Regarding the randomness and random phase approximation, I thought it was rather clear what I’ve meant.

In weak turbulence, the only degrees of freedom that you excite are sound waves. In developed turbulence, there is also vorticity. If you consider a single vortex and decompose its velocity field into Fourier modes, you will clearly see that phases of different modes are correlated with each other. This is pretty much all – you have vortices interacting with each other and sound waves interacting with each other as well as with vortices. Random phase approximation for separate Fourier modes is lost but stochasticity – is not, because both velocity and vorticity fields are random.

Regarding he Brownian motion – thermal effects are clearly subdominant (suppose I take nearly zero temperature and study turbulence in liquid Helium: I’ll still have all these patterns with Kolmogorov spectra etc.) Regarding shear stress and bubbles – also, I think, not that relevant for the problem – these effects are included into the definition of viscosity which is macroscopic. Also, consider a turbulence in convection systems for example, where energy of the flow is low (for turbulence, what is important is not only the energy of the flow per unit volume but also the dissipation of energy).

Cheers,
Dmitry.

Also, what makes it sure that a fluid can be considered a fluid? You have brownian motion and, perhaps, the formation of bubles due the energy released by shear-stress along the boundary of layers of different reynold numbers. It seems they should be taken seriously when going to chaos.

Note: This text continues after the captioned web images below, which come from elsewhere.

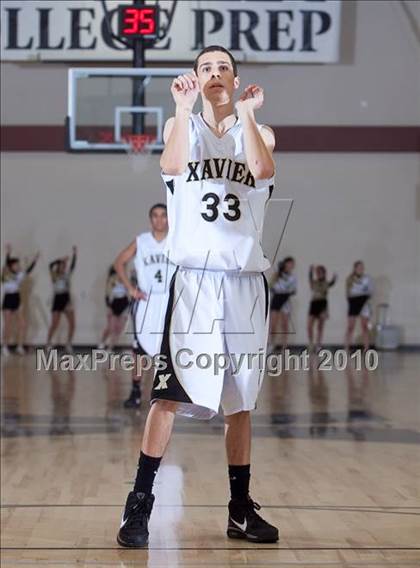 Thumbnail 2 in Arrowhead Christian @ Xavier Prep photogallery.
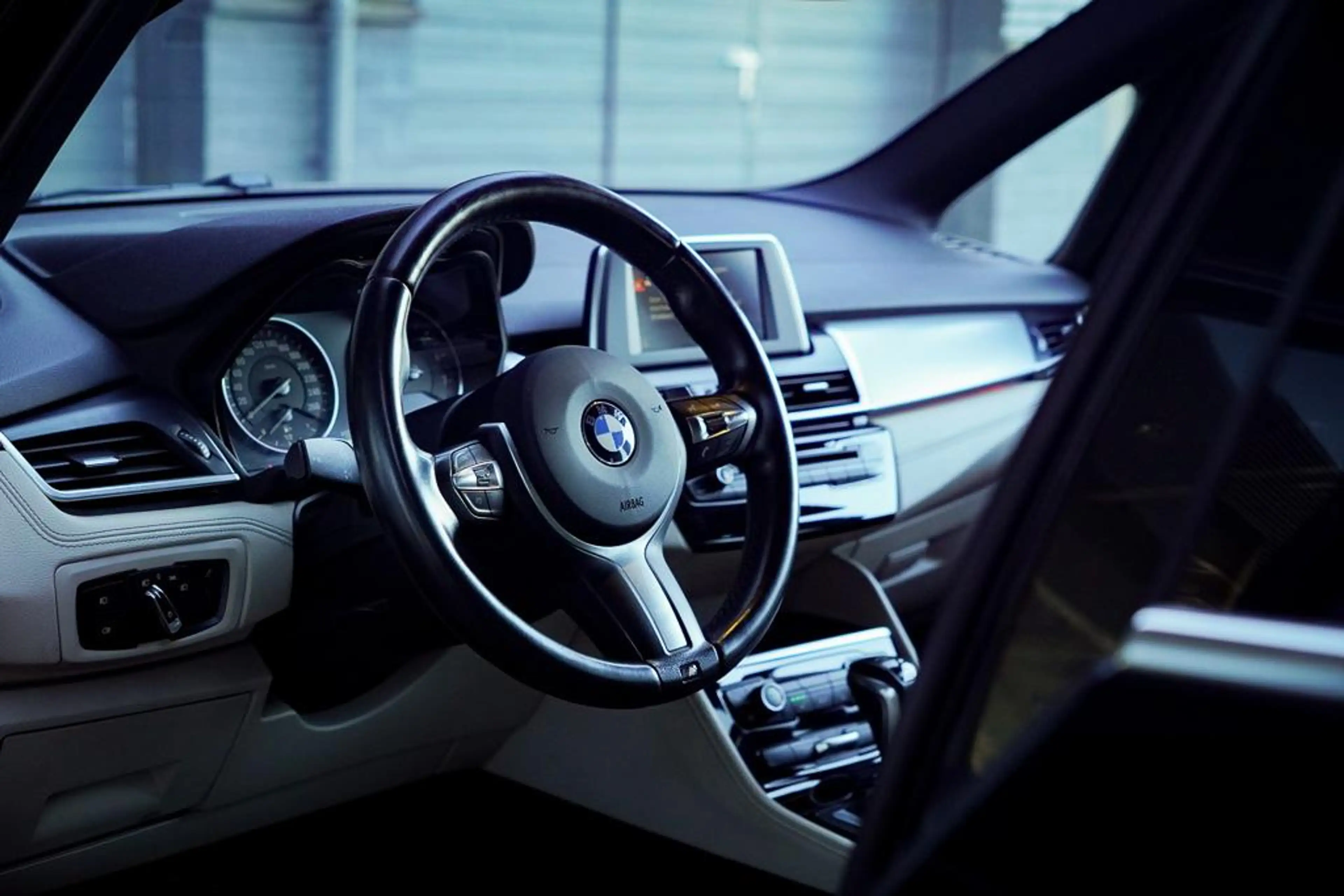 BMW 225 2-serie Active Tourer 225xe M Sport / Leder / NL A — photo 5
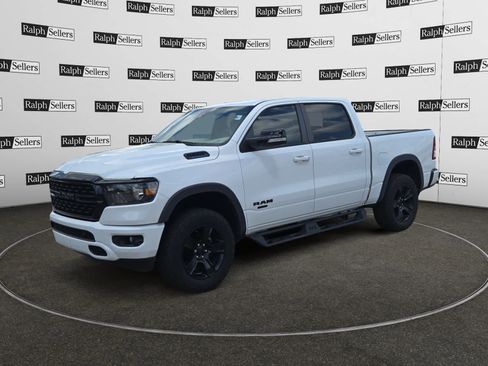 Used 2022 RAM 1500 Lone Star RWD image 2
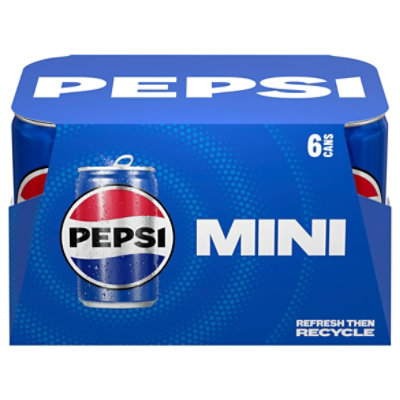 Pepsi - 6-7.5 Fl. Oz. - Image 3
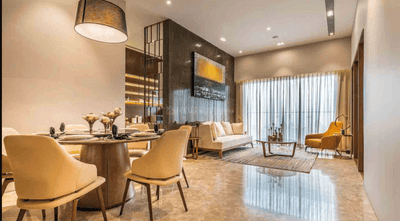 Project Image of 661.0 - 1081.0 Sq.ft 2 BHK Apartment for buy in Runwal Forests Tower 5 To 8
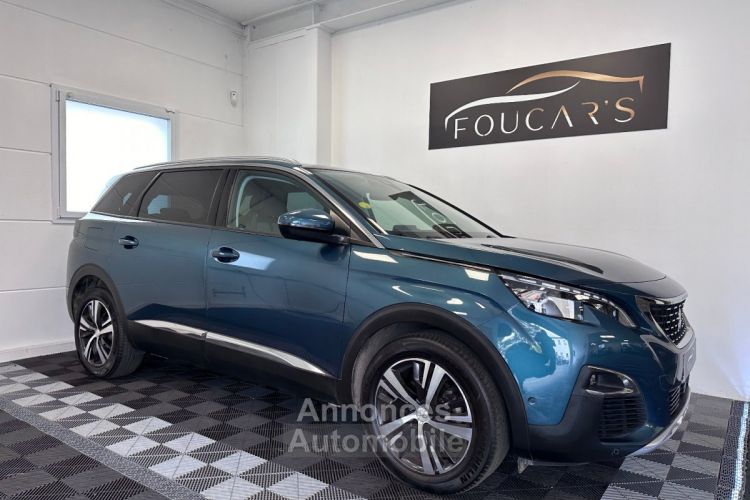 Peugeot 5008 BLUEHDI 130CH S&S Allure Business EAT8 - <small></small> 19.900 € <small>TTC</small> - #2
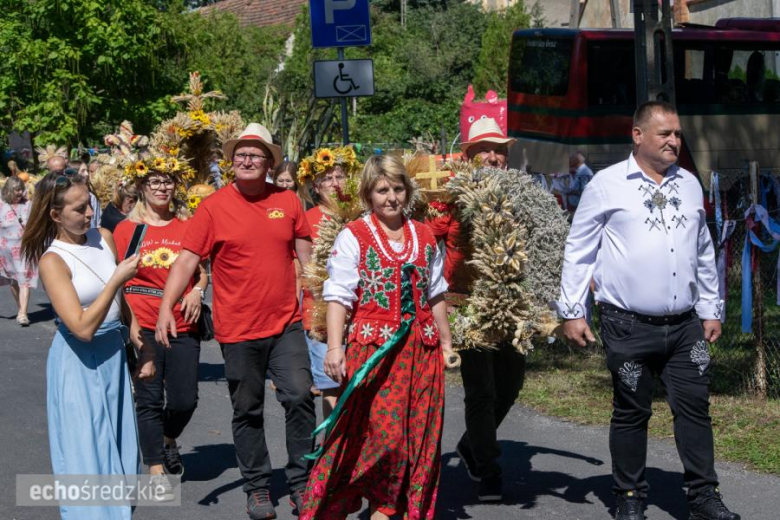 Kryniczno stało się centrum gminnego świętowania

In the first paragraph, you write “Turbulence is a complex behaviour of a dissipative medium or a field, disordered, stochastic in time and space.”. Now, when you define strong turbulance you write “strong or developed turbulence random phase approximation ceases to be valid – different modes strongly interact with each other and there exists large coherent contribution.”. So, there is no random here, but instead, it indicates something completely, different, that is, something of almost of infinite complexity.

Other thing that makes me sad because stochastic inherent to a continuous system, but I keep thinking of the brownian motion and vapor formation inside the liquid. For example, what makes it sure that the transition of chaos is not merely that the flow is cloged, or disturbed, or cause by an amplification of brownian movement. Another thing it is if the irregular distribution of energy in the system could lead to state transtions in some parts, like, formation of microbubbles, and if they wouldn’t contribute significantly to the motion of the fluid.

What do you mean by turbulent behavior?

Kindly see the first paragraph after the subtititle “1. What is turbulence?” Or does this definition make you unhappy anyhow?

Cheers,
Dmitry.